The MAGIC SDM possesses strong model continuity (the ability to pass an executable model between the phases of specification, design, and implementation), enabled in large measure by emerging open-standard middleware: Vector Scalar Image Processing Library (VSIPL) computation middleware and the Message Passing Interface (MPI) communications middleware. Middleware here refers to an application programmer interface (API) that is supported by multiple vendors with libraries of components for computation and communication.

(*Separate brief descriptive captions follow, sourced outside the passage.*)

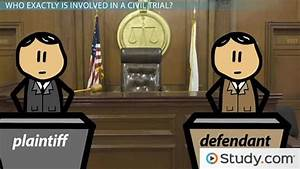 Defendant's Response & Motions in Civil Litigation - Video ...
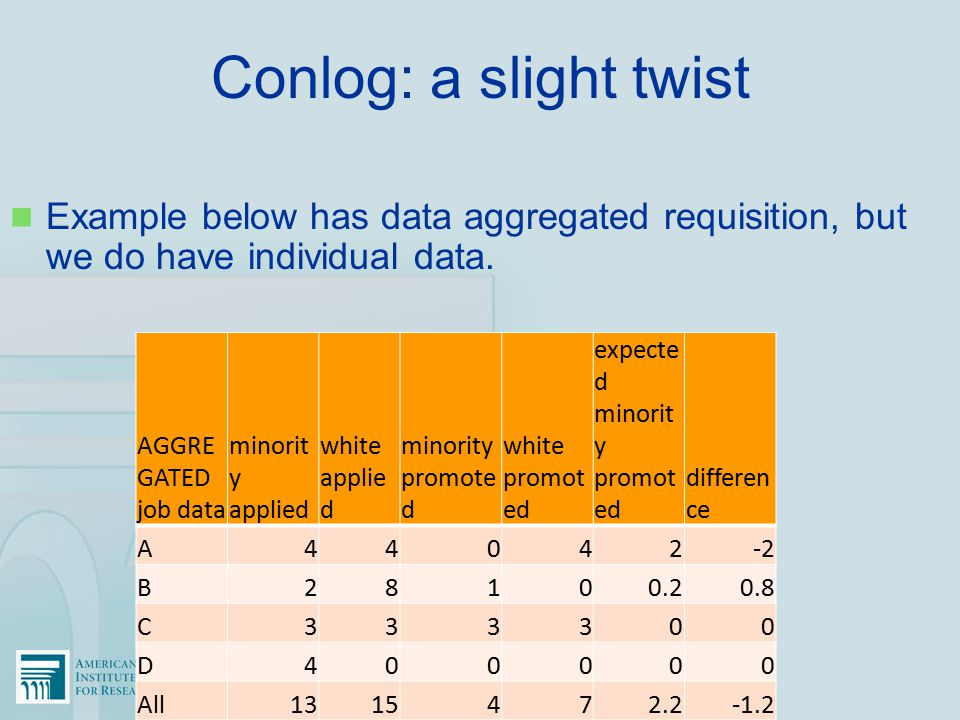 Conlog: a slight twist Example below has data aggregated requisition, but we do have individual data.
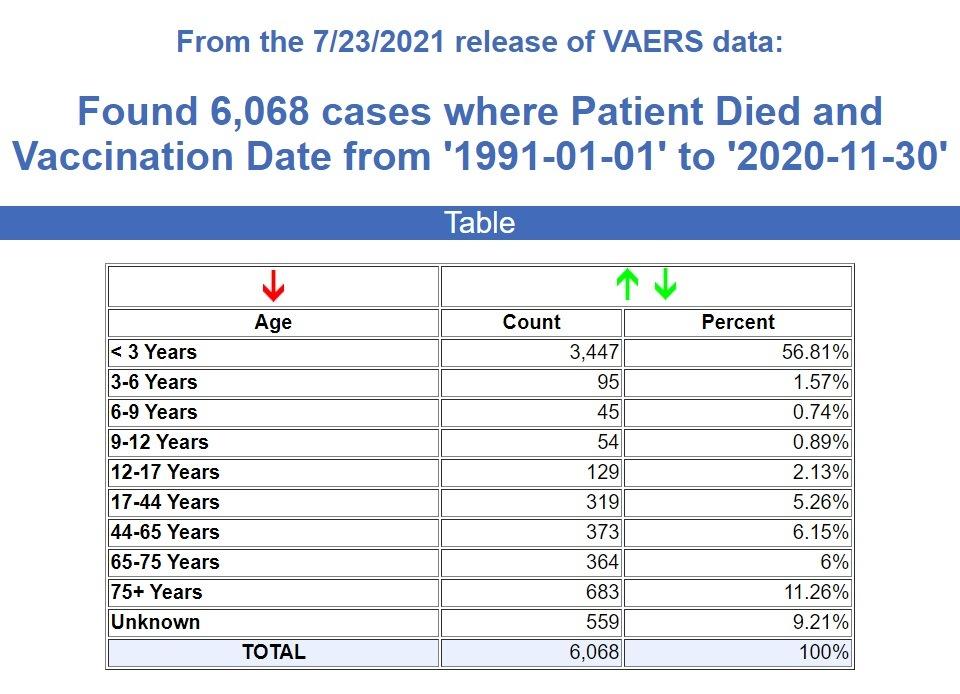 CDC/VAERS Stats thru 7/23/21 30-years-VAERS-deaths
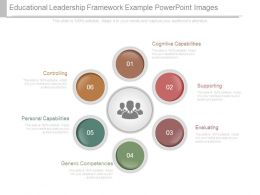 Educational Leadership Framework Example Powerpoint Images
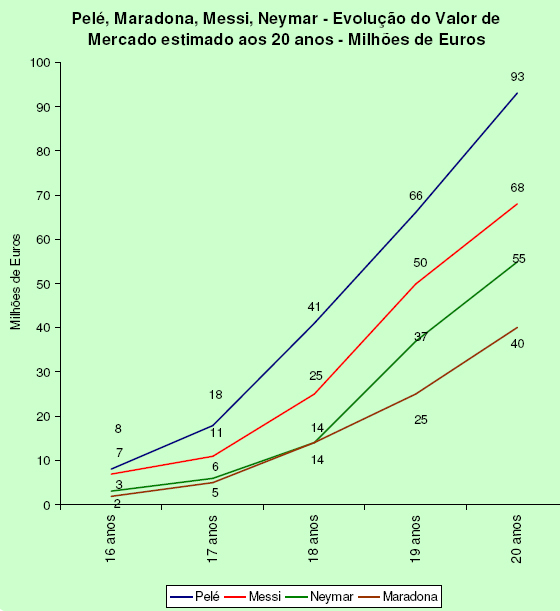 Comparativo entre Pel[e, Maradona, Messi e Neymar. Crdito: Pluri Consultoria/divulgao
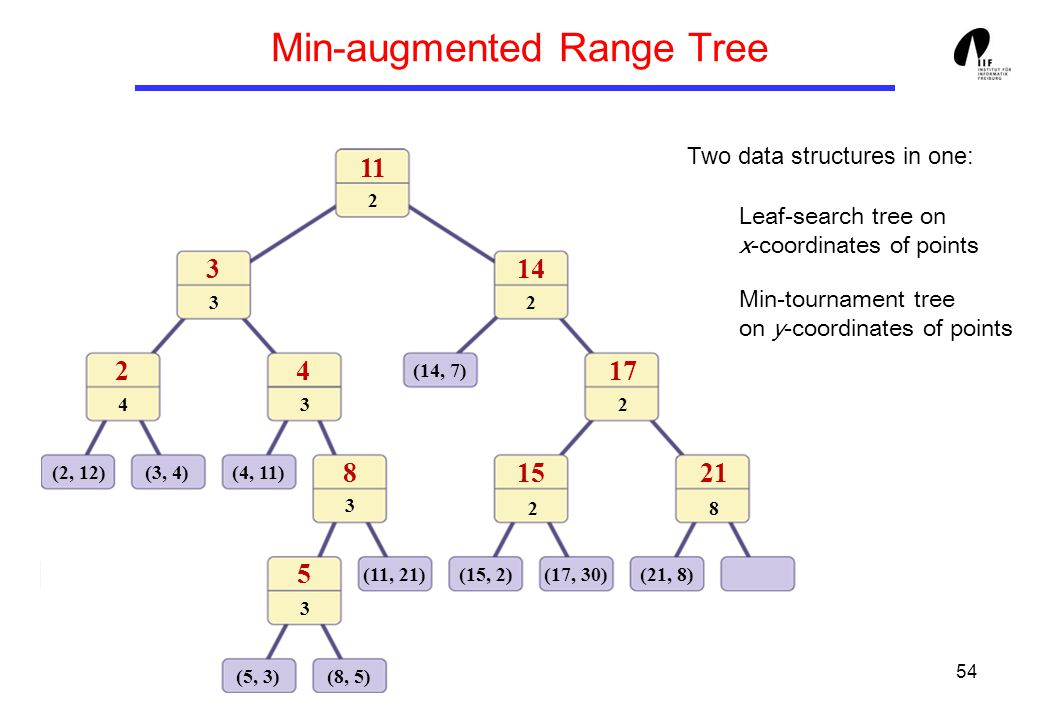 54 Min-augmented Range Tree (2, 12)(3, 4)(4, 11) (5, 3)(8, 5) (11, 21) (14, 7) (21, 8)(15, 2)(17, 30) 24 3 11 8 5 14 17 1521 2 2 2 3 43 3 3 Two data s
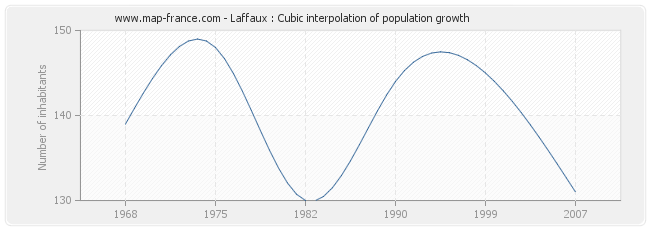 Laffaux : Cubic interpolation of population growth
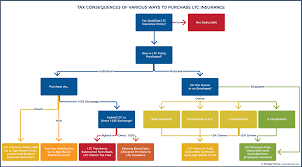tax consequences of various ways to purchase long term care insurance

This paper is organized as follows: Section 2 gives background on the application domain and supporting hardware technologies. This is followed in Section 3 with a design scenario illustrating the state of the practice of specification and design in this domain and highlighting the need for model continuity and early validation through virtual benchmarking. Section 4 describes the MAGIC methodology and Section 5 discusses a case study in which MAGIC is applied to a representative signal processing benchmark to validate the methodology. This case study demonstrates MAGIC's support of model continuity, its efficiency in making early exploration of competitive technologies viable, and its ability to incorporate important technology constraints into early stages of development to more effectively search the space of potential architectures. Ongoing work in transferring this research to the system-ona-chip (SoC) domain is described in Section 6 with promising results and related work is discussed in Section 7.
APPLICATION AND TECHNOLOGY DOMAIN
Codesign methodology is driven and constrained by specific application and technology domains. Domain specificity is critical because different performance and nonperformance constraints will determine what the hardware options will be, while the control and data flow will determine what models of computation [2] , [3] , [4] are appropriate. This in turn determines what languages and tools can be brought to bear [2] , [3] , [4] , [5] . Real-time embedded signal processing is the application space addressed by our methodology along with the technologies required to implement such applications. This includes radar and sonar signal processing, medical imaging, and other applications characterized by high-bandwidth signal input that is on the order of tens to hundreds of megabytes per second and high-throughput computation requirements on the order of tens to hundreds of gigaflops/second. After system initialization, these systems usually have a single data transformational state, but some systems are modal, requiring multiple reactive states. The use of COTS technology in our application domain means using a PCI or VME chassis containing multiprocessor boards with high-speed interprocessor bandwidth and C language support. Table 1 shows the leading technologies used for implementing these systems.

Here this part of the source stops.